After applying for a hemp growing license in the spring, the Gardners of Rowley are preparing to harvest.
"We want to tell a different story," said Alissa Gardner, saying they want to make people aware of the product's benefits.
They're very much a family operation with the farm being in the family for more than 150 years.
Gardner said she and her husband, Chad, wanted to grow out in the open and show their process by often posting to social media.
"The goal was to give Iowa something to be proud of. We wanted to use Iowa hemp in our product eventually when when the state allows and that's kind of the big picture of where we're wanting to go," said Alissa.
The Gardners own and manage Farm to Health Organics, a CBD company serving several states. Believing in their product, they're harvesting this week and hope to be done by the weekend.
However, there are a few caveats. First, they're waiting on test results from the state which will determine if they can sell their product or, if they fail, they'll destroy all of their roughly 900 plants.
“We actively are out and about doing those official samplings and inspections to determine if the crop qualifies at hemp,” said Robin Pruisner, the Iowa Hemp Administrator for the Iowa Dept. of Agriculture.
Pruisner said they've had a lot of positive collaboration with hemp producers. Out of more than 70 tests they've only had 6 failed tests. Pruinser noted it's a hopeful statistic, saying that some states have seen failure rates close to 25 percent when they first start out.

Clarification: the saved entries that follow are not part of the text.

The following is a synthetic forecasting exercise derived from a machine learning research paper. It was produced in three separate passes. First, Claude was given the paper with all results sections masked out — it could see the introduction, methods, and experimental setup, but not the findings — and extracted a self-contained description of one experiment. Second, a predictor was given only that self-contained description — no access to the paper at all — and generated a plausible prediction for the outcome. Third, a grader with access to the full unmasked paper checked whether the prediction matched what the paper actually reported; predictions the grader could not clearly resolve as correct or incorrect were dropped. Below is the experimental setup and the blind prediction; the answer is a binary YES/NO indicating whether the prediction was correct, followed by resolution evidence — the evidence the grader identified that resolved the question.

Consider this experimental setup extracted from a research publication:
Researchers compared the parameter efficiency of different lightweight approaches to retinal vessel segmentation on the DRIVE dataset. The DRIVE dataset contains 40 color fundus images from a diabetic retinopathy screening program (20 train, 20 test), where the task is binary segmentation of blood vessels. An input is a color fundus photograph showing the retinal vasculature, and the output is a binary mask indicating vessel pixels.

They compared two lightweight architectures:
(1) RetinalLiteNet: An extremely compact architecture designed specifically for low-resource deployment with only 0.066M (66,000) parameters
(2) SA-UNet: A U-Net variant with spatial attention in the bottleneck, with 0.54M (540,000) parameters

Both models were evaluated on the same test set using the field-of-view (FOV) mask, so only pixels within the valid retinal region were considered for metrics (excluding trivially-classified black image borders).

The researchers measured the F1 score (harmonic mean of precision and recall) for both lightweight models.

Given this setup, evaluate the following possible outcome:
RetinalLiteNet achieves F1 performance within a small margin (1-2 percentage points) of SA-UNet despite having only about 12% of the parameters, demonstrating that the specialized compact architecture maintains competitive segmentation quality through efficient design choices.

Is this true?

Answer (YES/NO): NO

Eighty licenses were issued to grow hemp and a majority of folks grow a variety of different plants. Each type needs to be tested.
For the Gardners, they wanted to get their testing date moved up. Under current Iowa policy, each producer must give a 30 day preharvest notice to schedule a test. Tests are scheduled on a first come first serve basis.
Alissa and Chad wanted to speed up their timeline because of an infestation of a Eurasian hemp borer which is damaging their crops.
Last Wednesday, Alissa called the state to ask if they could come out the next day to test. Due to scheduling, the entomologists weren't able to make it out to test until Monday.
"Other states like Indiana, if that's the case, if the state can't come in a timely manner they let farmers harvest early. And then test when they get there and we're just asking for the same consideration moving forward," Alissa said.
Pruisner says they don't take samples over the weekend out of fear that they'll degrade or change before the lab begins testing Monday.
For those plants that fail and have to be destroyed, the farmers have to take the loss. The Gardners said insurance companies currently won't cover hemp.
The Gardners understand that this first year is one of learning, saying that they hope the state and fedaral government takes another look at testing procedures. They also hope for further interest and investment in hemp and CBD.